Devant l’apparition d’oedèmes des membres inférieurs :

  • Argumenter les hypothèses diagnostiques et justifier les examens complémentaires pertinents
  • Connaître les principes généraux du traitement symptomatique et de la surveillance.

L’oedème est défini comme un gonflement palpable produit par l’expansion du volume interstitiel liquidien. Les oedèmes généralisés sont dus à une rétention iso-osmotique d’eau et de sodium et traduisent un bilan sodé positif. Les oedèmes représentent la principale traduction clinique de l’hyperhydratation extracellulaire.

Les œdèmes généralisés touchant les membres inférieurs sont observés dans de nombreuses circonstances cliniques, les principales étant représentées par l’insuffisance cardiaque congestive, la cirrhose hépatique décompensée et les maladies glomérulaires (syndrome néphrotique et syndrome néphritique).

1. Diagnostic positif

L’oedème est défini comme un gonflement palpable produit par l’expansion du volume interstitiel liquidien.
Ces oedèmes sont typiquement de rétention hydrosodée :

  • Ils sont bilatéraux et symétriques, déclives (prédominent aux MI en orthostatisme, aux lombes en position allongée).
  • Ils sont blancs, mous, indolore [1], et prennent le godet (persistance de l’empreinte des doigts après une pression prolongée, le signe du godet traduit le mouvement de l’eau interstitielle en excès en réponse à la pression des doigts).
  • Fait essentiel, l’oedème est précédé et s’accompagne d’une prise de poids de plusieurs kilos traduisant la rétention sodée. En fait une accumulation d’eau et de sel de 3-4 kilos est habituellement nécessaire avant que les oedèmes ne soient cliniquement perceptibles.
  • Dans certains cas où la rétention hydrosodée est très importante (10 kg ou plus) les oedèmes périphériques des membres inférieurs peuvent s’accompagner d’épanchements transudatifs des séreuses (“polysérite”) : ascite, hydrothorax, voire épanchement péricardique.

Oedème du pied typique de rétention hydrosodée, avec la persistance de l’empreinte du doigt (=signe du godet)

La biologie n’apporte que peu d’éléments supplémentaires :

  • La natriurèse est toujours effondrée traduisant l’incapicité des reins à négativer le bilan sodé
  • la natrémie est typiquement inchangée si l’accumulation hydrosodée est isoosmotique.
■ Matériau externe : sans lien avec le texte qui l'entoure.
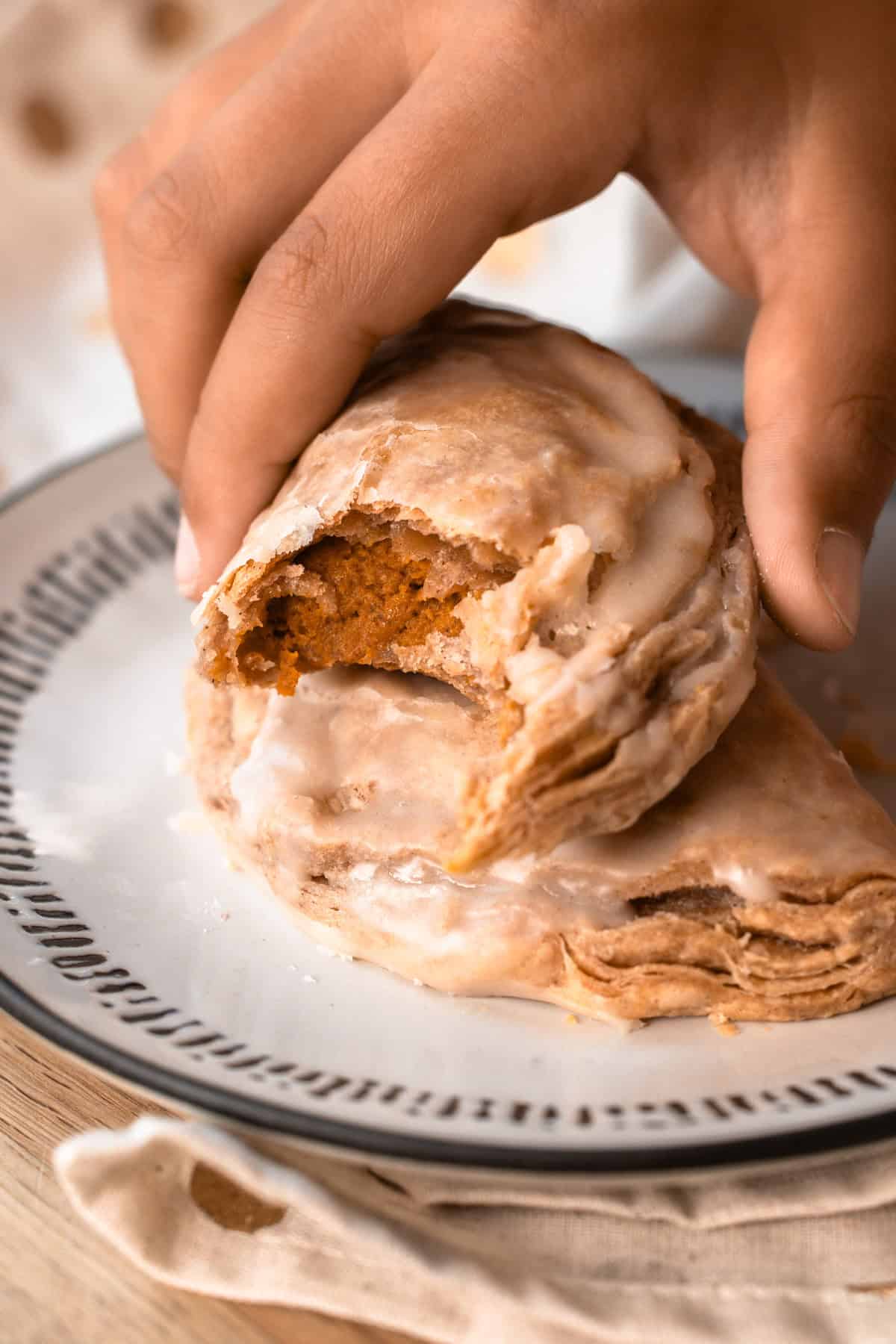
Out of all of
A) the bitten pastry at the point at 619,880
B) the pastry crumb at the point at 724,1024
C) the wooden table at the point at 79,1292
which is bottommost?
the pastry crumb at the point at 724,1024

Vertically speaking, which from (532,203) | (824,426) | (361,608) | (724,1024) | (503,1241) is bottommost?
(724,1024)

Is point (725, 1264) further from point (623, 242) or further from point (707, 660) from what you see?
point (623, 242)

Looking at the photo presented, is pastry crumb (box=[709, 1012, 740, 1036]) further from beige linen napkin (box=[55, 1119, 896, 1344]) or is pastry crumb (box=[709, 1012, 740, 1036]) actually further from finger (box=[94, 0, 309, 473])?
finger (box=[94, 0, 309, 473])

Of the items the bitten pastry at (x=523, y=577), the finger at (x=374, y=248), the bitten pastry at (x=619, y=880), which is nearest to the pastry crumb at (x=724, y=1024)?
the bitten pastry at (x=619, y=880)

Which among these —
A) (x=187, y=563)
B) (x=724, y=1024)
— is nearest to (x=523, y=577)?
(x=724, y=1024)

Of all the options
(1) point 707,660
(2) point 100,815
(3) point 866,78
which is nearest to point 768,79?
(3) point 866,78

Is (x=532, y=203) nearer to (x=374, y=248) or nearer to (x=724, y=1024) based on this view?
(x=374, y=248)

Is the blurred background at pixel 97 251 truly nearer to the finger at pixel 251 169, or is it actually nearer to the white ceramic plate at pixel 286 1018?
the white ceramic plate at pixel 286 1018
En fait dans la plupart des situations de syndromes oedémateux avec hypovolémie efficace (insuffisance cardiaque, cirrhose décompensée, syndrome néphrotique), l’hypovolémie stimule la sécrétion d’ADH si bien qu’une hyponatrémie hypo-osmolaire est souvent associée (hyperhydratation globale)
  • lorsqu’ils sont présents les épanchements sont transudatifs (concentrations en protéines < 20 g/l)
  • il n’y a pas de syndrome inflammatoire clinique ou biologique.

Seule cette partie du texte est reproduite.